I am a 43-year-old motherless daughter, wife, and mom of two. Two completely different kids. One boy, Jamie, who is 16 years old and has cerebral palsy and autism. One girl, Riley, who is 11 and neurotypical. Jamie is sweet, giggly, and learning on a two-year-old level. Ri is funny, artistic, and striving to be independent. She’s outgoing, he tends to withdraw in large groups of people. She’s loud and very verbal, he’s non-verbal. She’s easily excitable, he’s so laid back. She’s sassy and opinionated, he is too. I love them both so very much and couldn’t be prouder of them.
Joel and I have been together for 20+ years. We have a wonderful relationship, with all the normal ups and downs. We love, fight, and genuinely enjoy each other. We are committed to our marriage and our family. We support each other, lift each other up, and allow the other to have emotions as they come.
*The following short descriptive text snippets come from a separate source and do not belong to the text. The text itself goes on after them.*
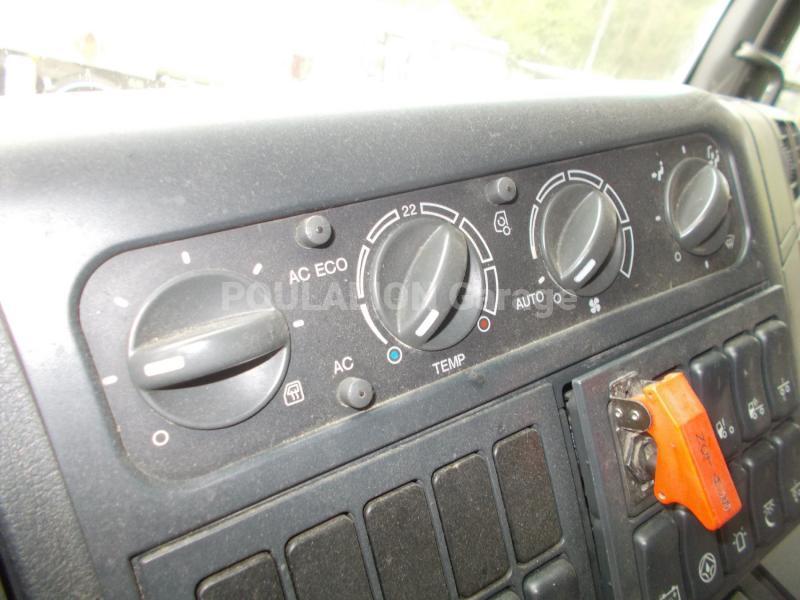 Tracteur MAN TGA 33.530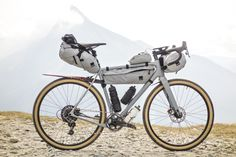 Staffan Widell's solid grey Open U. with Gramm bikepacking bags. You don't need glitter to stand out! Find more gravel bikes more on Evanoui. Road Bikes, Cycling Bikes, Bikepacking Bags, Paint Bike, Performance Bike, Cruiser Bicycle, Bike Bag, Commuter Bike, Bike Accessories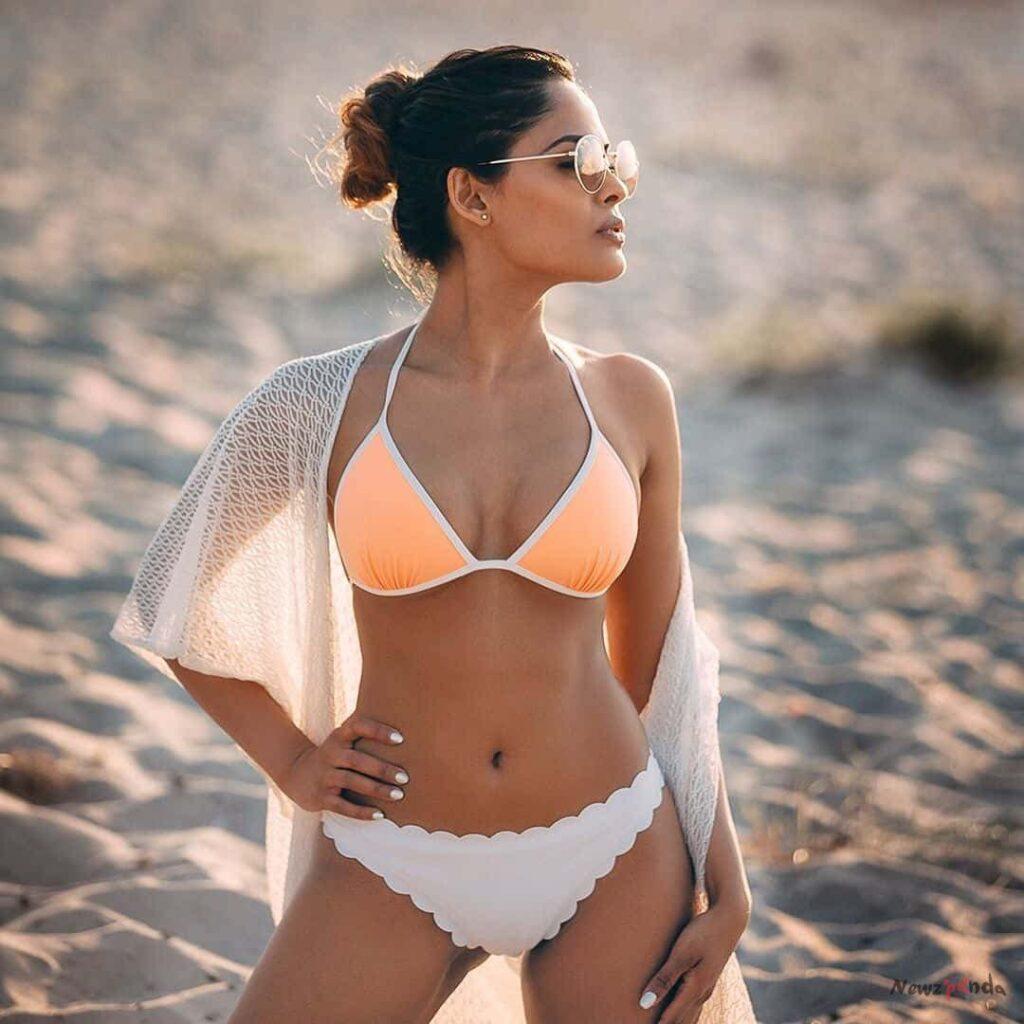 Narvini Dery Hot Bikini Photos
I have a full-time job as President of our Lead Generation and Digital Marketing Agency. Joel and I work together every day and sometimes that leads to heated discussions, as you can imagine. We’ve often heard that people don’t know how a married couple works together, but honestly, I LOVE working with him. There are never any hard feelings, and who else is better to work with than your life partner?
I was raised by both my Mama and my Grandma, and if I learned anything from them it’s that family is everything. They were both big influences on my ideas about family and friends, forging lasting relationships with those you love, and helping your fellow man. I am a huge believer in supporting women, children, and families. At the end of the day, all that we have left are the relationships we forge.
This whole motherhood thing is like quicksand. You never know where your feet will land, or if you’ll even be standing at the end of the day. And that’s okay! Motherhood is not for the faint of heart. We must give each other the grace to do Motherhood as we each see fit.
I am opinionated and get fired up about a lot of different topics.
I’m a work in progress. I’m still being “Modified by Love”.